Discussion in 'Maintenance, Tinkering & Embellishment' started by ejames13, Nov 1, 2017.

  1. adamlau


    Oct 13, 2002
    The thing is that Ben of EP is an honest fellow. And what he says is bond. So if he says that diamonds are not compatible with any steel...Well then, diamonds are assuredly not compatible with any steel. Period. Ben said so, therefore it must be!
    Last edited: Nov 3, 2017
  2. adamlau


    Oct 13, 2002
    ^ This guy is nuts. Don't listen to him!
    DeadboxHero likes this.
  3. DeadboxHero

    DeadboxHero Triple B Handmade, Custom Knives Knifemaker / Craftsman / Service Provider

    Mar 22, 2014
  4. ToddS

    ToddS Basic Member Basic Member

    Jan 15, 2015
    Wicked Edge claims the diamond plates are good for 500 knives which would correspond to 250 with the Edge Pro (since one plate does both sides of the blade).
    20 cents per sharpening seems quite reasonable to me.

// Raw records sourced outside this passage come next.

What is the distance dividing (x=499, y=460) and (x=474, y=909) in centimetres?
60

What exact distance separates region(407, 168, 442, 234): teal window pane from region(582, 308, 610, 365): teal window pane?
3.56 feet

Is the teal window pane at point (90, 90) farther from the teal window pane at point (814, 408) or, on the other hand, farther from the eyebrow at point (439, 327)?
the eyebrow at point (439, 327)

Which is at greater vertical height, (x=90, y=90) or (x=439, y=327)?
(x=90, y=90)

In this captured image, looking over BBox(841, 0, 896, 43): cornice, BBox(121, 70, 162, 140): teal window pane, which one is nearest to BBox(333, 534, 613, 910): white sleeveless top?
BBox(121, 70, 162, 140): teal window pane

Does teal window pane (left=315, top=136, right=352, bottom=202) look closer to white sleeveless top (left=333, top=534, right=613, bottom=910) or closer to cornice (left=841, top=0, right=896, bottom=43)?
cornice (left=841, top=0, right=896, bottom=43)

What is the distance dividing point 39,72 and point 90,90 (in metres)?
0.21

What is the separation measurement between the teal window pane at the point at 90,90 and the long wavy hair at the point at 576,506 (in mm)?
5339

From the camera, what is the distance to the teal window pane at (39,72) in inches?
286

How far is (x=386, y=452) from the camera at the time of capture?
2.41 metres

    It's not been my experience that diamond plates wear by diamonds pulling out. The diamonds that are well bonded (half below the nickel surface) slowly break down with use (and expose new sharp points). The diamonds that are loosely bonded are lost during break-in.
  5. maximus83


    Nov 7, 2011
    ^This. Exactly. I'm not a "pro sharpener" but this has been my experience with quality diamond plates as well (I've had a few NON-quality ones, they are not part of this discussion :) ). They cut steel of all types just fine. They wear with use. But they wear slowly compared to other stone types. As expected.
  6. Diemaker

    Diemaker KnifeMaker / Craftsman / Service Provider Knifemaker / Craftsman / Service Provider

    Apr 28, 2017
    With a properly plated diamond stone using metal bond diamond crystals, which are the preferred type for this type of use, the diamond does not break down exposing new edges, it will sheer off at the bond line and be gone. With a less than perfect bond the diamond crystals will pull out. It is insanely hard to bond a metal to a diamond crystal, you have to use a reactive metal alloy in a minimum torr 10-4 vacuum chamber. When done right you can have a 25% bond line, 75% of the diamond crystal is fully exposed with no bond on it, and the diamond crystal will not pull out. With a properly plated diamond plate there is no bond taking some, or most, of the load when using it, all the bond is well below the abrasives. When you are grinding on a .01" wide bevel it would be very easy to overload the diamond crystals on such a small contact area. I think it is this, poor quality diamond, and inferior bonds that are what lead some people say diamonds are no good for sharpening steel knives, it has nothing to do with diamond itself.
    FortyTwoBlades and maximus83 like this.
  7. Getting older

    Getting older

    Jan 3, 2016
    I think that sometimes we forget that anybody can put a idea on youtube about anything.The catch is you/we have no way of knowing how much,if experience that poster has in regard to that particular video.
  8. on_the_edge

    on_the_edge Gold Member Gold Member

    Jan 31, 2006
    Plus the woman in the background never shook her head "no", but nodded "yes" multiple times. Not only does he know of what he speaks, but she can vouch for him. C'mon people, open your eyes and let the light in!!! ;)
    Hytekrednek likes this.
  9. PoorUserName


    Aug 28, 2017
    I see a huge study funded by DMT proving this wrong. :rolleyes:
  10. maximus83


    Nov 7, 2011
    Burden of proof is not on DMT. Burden of proof is on the guy making this absurd claim to back it up with some actual evidence.
    FortyTwoBlades likes this.
  11. Diemaker

    Diemaker KnifeMaker / Craftsman / Service Provider Knifemaker / Craftsman / Service Provider

    Apr 28, 2017
    Backing Ben up on this would be real easy and I would be happy to do it. Send me whatever you want to test and I can strip the diamonds right off. I have a microscope with a USB camera to take before and after photos to prove it.
    annr likes this.
  12. maximus83


    Nov 7, 2011
    Sure, do the tests for everyone's benefit though. DMT plates, multiple knives in different steels, photos. Atoma too. Show how many knives you sharpened before the plates break down and diamonds are torn out and stop working. And publish the results. Lacking that level of evidence--I don't believe his claims.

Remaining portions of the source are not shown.